# READING TEXT

- Japanese box art featuring Sigurd (top) and his son, Seliph (bottom)
- Developer: Intelligent Systems
- Publisher: Nintendo
- Director: Shouzou Kaga
- Producer: Gunpei Yokoi
- Designer: Shouzou Kaga
- Programmer: Toru Narihiro
- Artists: Katsuyoshi Koya Mayumi Hirota
- Writer: Shouzou Kaga
- Composer: Yuka Tsujiyoko
- Series: Fire Emblem
- Platform: Super Famicom
- Release: JP: May 14, 1996;
- Genre: Tactical role-playing
- Mode: Single-player

= Fire Emblem: Genealogy of the Holy War =

1996 video game

 is a 1996 tactical role-playing game developed by Intelligent Systems and published by Nintendo for the Super Famicom. It is the fourth installment of the Fire Emblem series, and the second to be developed for the platform. Genealogy of the Holy War takes place on the continent of Jugdral, split between eight countries founded by the Twelve Crusaders, an ancient group of soldiers who ended the rule of the ancient dragon Loptous with divine aid. In the present, a cult working to revive Loptous stirs up war among the countries. The story is told over two generations—the first generation follows the Grannvalian prince Sigurd, while the second follows his son Seliph as he works to defeat the cult and avenge his father. Gameplay follows the traditional Fire Emblem system of tactical battles taking place on grid-based maps, while adding the Weapon Triangle and Support systems, which directly impacted both gameplay and story.

# DIRECTION A
In the passage on Genealogy of the Holy War, on which continent does the game take place?
# DIRECTION B
Pick up the passage on Genealogy of the Holy War after its last sentence and continue it.
The items after the passage on Genealogy of the Holy War are not needed for any of this.

# DATA SHOWN
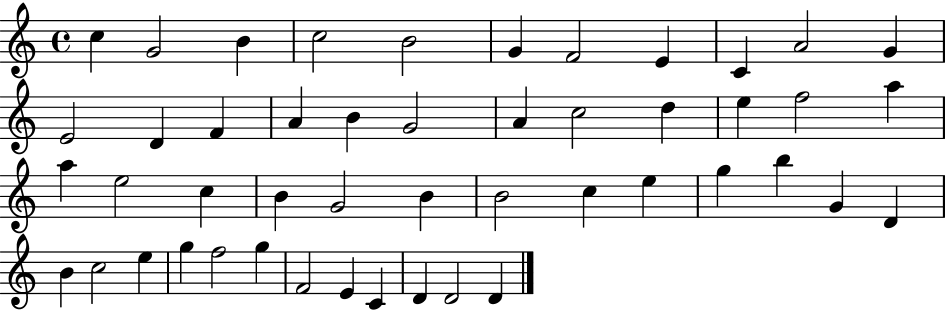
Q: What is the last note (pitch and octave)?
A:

...

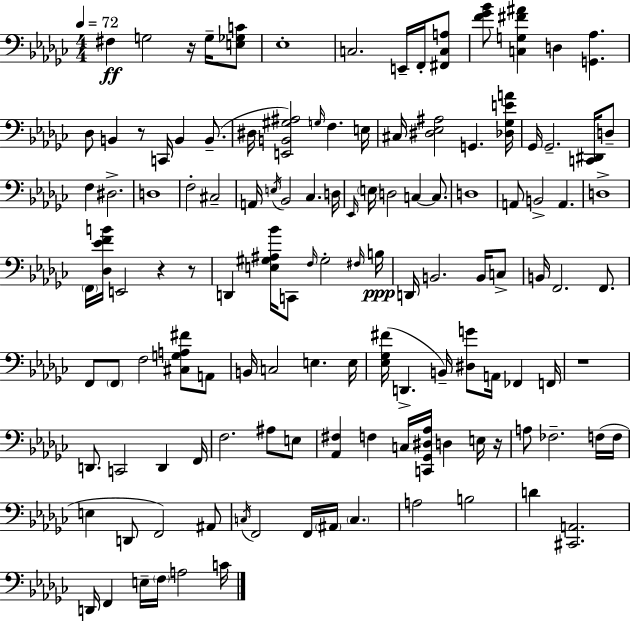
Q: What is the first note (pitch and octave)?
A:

# FINAL RESULT A
Jugdral

# FINAL RESULT B
Development began after the completion of Fire Emblem: Mystery of the Emblem. Returning staff included director, designer and scenario writer Shouzou Kaga, composer Yuka Tsujiyoko, character designer Katsuyoshi Koya, and producer Gunpei Yokoi; it would be the last Fire Emblem game produced by Yokoi. A greater focus was placed on the story compared to previous entries, although the gameplay also saw new additions. Production was turbulent due to staff moves and the unexpected addition of character romance and expanded storyline. First unveiled under the title Inheritors of Light, it was originally scheduled for a March release, before eventually releasing in May. It met with critical and commercial success. A follow-up title based within the game's storyline, Fire Emblem: Thracia 776, was released in 1999. Many elements introduced in Genealogy of the Holy War would reappear in later titles. As of 2026, the game has yet to be released outside of Japan, but is a choice import title through an English fan translation. The character and location names in the game were localized through the 2017 mobile game Fire Emblem Heroes.

==Gameplay==

When selected during their turn, each player unit has their range of movement displayed.

Fire Emblem: Genealogy of the Holy War is a tactical role-playing game in which the player takes the roles of Sigurd and his son Seliph across a variety of story-driven missions on the continent of Jugdral. The story is divided into chapters, which are in turn divided between two generations of characters. Before and during missions, the player units may settle in a home base, where various actions can be taken such as repairing weapons, buying and selling items, and participating in arena battles. Castle towns within mission maps can also be visited for similar services.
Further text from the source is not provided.